Post by Bruce Hohl@Greg, it is an interesting happen-stance that you replied as my question
arose from my pass at completing your duplicate file finder "exercise" at
mywiki.wooledge.org/BashProgramming/04: "If you want to "fix" this
"problem", you might suppress all the printing until the end, and then
iterate over the whole array and print only those values that contain a
newline. (This is left as an exercise.)" So with your suggestion to use
=== Duplicate file finder exercise === (NO comments)
#!/bin/bash
while read -r md5_hash file; do
var_hash=md5_$md5_hash
declare -n ind_var_hash=$var_hash
declare -a ${!ind_var_hash}+="('$file')"
done < <(find "${1:-.}" -name $'*\n*' -prune -o -type f -exec md5sum {} +)
declare -n e
echo ${!e}
done
So your approach was to experiment with bash commands until you found
something that would approximate giving you the ability to have a hash
of lists (associative array of indexed arrays).
And what you came up with was using the entire bash variable namespace
as your hash, and storing each list as a separate indexed array within
that namespace.
That's... definitely not how I would have done it. ;-)
You're also missing some quotes.
Anyway, here is the solution that I had in mind for that:
=====================================================
#!/bin/bash
declare -A seen
while read -r md5 file; do
if [[ ${seen[$md5]} ]]; then
seen[$md5]+=$'\n'$file
else
seen[$md5]=$file
fi
done < <(find "${1:-.}" -name $'*\n*' -prune -o -type f -exec md5sum {} +)
for i in "${!seen[@]}"; do
if [[ ${seen[$i]} = *$'\n'* ]]; then
printf 'Matching MD5:\n%s\n\n' "${seen[$i]}"
fi
done
=====================================================
The stuff I wrote in the text was really quite literal: "store multiple
filenames for each MD5 value (in a newline-delimited pseudo-list)" and
"iterate over the whole array and print only those values that contain
a newline". That's what I'm doing here.
This is also a hack, using newlines to store multiple elements of a list
in a string variable, and this only works because we're already excluding
filenames that have a newline in them.

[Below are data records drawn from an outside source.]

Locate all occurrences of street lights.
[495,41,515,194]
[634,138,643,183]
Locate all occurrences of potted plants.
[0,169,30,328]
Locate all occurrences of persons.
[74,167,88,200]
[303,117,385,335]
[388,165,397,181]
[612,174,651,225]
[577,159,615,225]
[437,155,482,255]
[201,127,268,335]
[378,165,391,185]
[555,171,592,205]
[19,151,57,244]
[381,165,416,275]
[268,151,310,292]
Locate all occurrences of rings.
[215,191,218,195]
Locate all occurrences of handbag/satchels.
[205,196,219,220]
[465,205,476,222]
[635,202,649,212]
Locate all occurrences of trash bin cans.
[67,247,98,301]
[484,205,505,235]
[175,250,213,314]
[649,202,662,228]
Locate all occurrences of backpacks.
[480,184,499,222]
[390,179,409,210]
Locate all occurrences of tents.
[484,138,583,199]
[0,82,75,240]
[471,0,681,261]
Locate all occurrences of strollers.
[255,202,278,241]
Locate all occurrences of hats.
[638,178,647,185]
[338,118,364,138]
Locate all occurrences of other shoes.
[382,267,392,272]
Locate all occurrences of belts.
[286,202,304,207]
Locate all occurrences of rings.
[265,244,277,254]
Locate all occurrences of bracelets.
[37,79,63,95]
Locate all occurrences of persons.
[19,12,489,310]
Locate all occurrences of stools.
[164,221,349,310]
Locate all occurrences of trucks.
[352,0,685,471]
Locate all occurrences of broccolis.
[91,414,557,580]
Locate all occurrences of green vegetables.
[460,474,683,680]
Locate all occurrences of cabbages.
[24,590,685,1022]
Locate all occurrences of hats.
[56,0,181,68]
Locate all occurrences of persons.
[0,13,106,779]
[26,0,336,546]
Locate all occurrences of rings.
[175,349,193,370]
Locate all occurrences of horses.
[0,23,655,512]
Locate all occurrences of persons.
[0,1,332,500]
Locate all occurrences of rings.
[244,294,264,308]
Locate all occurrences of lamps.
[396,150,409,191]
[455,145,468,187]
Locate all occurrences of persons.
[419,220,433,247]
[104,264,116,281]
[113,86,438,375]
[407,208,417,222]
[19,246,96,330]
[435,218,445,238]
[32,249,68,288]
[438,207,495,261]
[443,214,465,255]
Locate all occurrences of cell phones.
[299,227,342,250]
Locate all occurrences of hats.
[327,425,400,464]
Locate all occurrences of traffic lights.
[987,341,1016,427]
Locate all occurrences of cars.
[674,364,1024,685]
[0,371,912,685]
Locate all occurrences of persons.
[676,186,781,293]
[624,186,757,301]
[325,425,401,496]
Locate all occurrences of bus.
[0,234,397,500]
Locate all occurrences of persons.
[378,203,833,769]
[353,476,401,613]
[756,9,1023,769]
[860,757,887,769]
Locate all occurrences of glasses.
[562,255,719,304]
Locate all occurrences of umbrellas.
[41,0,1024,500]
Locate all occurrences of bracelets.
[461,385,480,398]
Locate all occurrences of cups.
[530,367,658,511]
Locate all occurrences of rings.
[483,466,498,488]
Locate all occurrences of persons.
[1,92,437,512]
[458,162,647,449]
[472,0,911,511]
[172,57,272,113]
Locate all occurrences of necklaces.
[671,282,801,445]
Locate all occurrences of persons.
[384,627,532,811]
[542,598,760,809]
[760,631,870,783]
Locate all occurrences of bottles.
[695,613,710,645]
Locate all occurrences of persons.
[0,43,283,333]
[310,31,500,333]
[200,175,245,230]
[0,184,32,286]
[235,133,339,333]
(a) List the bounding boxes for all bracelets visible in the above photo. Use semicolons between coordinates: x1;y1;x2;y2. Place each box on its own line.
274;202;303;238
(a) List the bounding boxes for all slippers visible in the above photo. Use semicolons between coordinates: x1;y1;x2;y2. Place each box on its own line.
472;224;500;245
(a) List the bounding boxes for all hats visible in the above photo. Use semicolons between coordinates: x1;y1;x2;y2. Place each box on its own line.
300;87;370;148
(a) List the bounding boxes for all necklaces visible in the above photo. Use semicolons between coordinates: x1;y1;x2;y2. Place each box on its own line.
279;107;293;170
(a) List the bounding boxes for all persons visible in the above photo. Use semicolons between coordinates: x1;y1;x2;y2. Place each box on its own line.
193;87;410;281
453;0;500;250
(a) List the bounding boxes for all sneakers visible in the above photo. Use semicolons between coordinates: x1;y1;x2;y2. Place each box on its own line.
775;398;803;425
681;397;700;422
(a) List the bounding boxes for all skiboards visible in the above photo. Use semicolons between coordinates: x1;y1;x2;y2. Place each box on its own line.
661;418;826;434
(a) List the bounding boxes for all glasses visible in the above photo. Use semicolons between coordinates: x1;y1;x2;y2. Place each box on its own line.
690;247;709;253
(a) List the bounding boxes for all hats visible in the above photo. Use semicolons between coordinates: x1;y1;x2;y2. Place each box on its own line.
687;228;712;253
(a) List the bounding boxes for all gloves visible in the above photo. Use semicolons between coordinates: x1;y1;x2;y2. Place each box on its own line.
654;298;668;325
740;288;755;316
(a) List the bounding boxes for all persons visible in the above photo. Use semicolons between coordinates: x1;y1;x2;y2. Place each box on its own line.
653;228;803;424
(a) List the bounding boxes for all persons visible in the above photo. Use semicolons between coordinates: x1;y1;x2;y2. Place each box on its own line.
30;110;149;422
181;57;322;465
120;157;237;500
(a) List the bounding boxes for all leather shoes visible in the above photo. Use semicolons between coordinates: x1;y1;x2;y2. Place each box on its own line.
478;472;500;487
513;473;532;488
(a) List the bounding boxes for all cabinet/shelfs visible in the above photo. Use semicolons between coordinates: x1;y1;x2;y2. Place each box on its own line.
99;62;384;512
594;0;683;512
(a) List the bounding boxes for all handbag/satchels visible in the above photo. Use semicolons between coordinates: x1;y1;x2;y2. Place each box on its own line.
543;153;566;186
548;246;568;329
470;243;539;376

This frees up the newline character
to act as a list delimiter.
In the absence of that opening, I would simply have written the program
in a different language -- one that allows you to create a hash of lists
without needing special hacks and tricks.
For example, a relatively straight conversion to Tcl:
=====================================================
#!/usr/bin/env tclsh
if {[llength $argv]} {set start [lindex $argv 0]} else {set start .}
foreach line [split \
[exec find $start -name "*\n*" -prune -o -type f -exec md5sum "{}" +] \
\n] {
set md5 [string range $line 0 31]
set file [string range $line 34 end]
lappend seen($md5) $file
}
foreach i [array names seen] {
if {[llength $seen($i)] < 2} continue
puts [format "Matching MD5: %s" [join $seen($i) { }]]
}
=====================================================
The output format is slightly different, but of course that can
be adjusted. The elements of "seen" are simply lists of filenames,
as this language supports this directly. I'm sure a similar solution
could be written in Python (which I don't know well enough to write in).
The only reason this solution is excluding filenames with newlines is
because of the md5sum command's output format.